TASK INSTRUCTIONS: Copy out every one of the records below word for word, omitting the pictures.

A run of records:
- - - - - - -
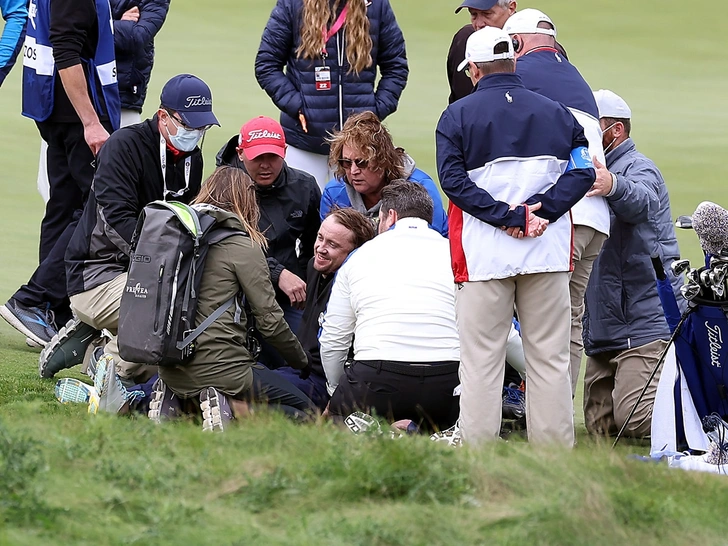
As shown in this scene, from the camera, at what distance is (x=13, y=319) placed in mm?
7105

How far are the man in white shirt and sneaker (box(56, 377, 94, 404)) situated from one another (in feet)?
3.73

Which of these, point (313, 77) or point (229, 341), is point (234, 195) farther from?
point (313, 77)

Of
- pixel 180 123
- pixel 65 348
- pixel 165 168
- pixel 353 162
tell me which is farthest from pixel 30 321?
pixel 353 162

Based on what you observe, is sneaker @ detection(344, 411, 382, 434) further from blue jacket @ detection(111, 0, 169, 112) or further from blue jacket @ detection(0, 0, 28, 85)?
blue jacket @ detection(111, 0, 169, 112)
- - - - - - -
EXERCISE RESULT:
As shown in this scene, from the camera, at what distance is (x=13, y=319) placed in mm?
7105

How far are the man in white shirt and sneaker (box(56, 377, 94, 404)) situated from one another (in feet)?
3.73

Which of these, point (313, 77) or point (229, 341), is point (234, 195) farther from?
point (313, 77)

Of
- pixel 180 123
- pixel 65 348
- pixel 165 168
- pixel 353 162
tell me which is farthest from pixel 30 321?
pixel 353 162

Based on what you observe, is sneaker @ detection(344, 411, 382, 434) further from blue jacket @ detection(111, 0, 169, 112) or further from blue jacket @ detection(0, 0, 28, 85)?
blue jacket @ detection(111, 0, 169, 112)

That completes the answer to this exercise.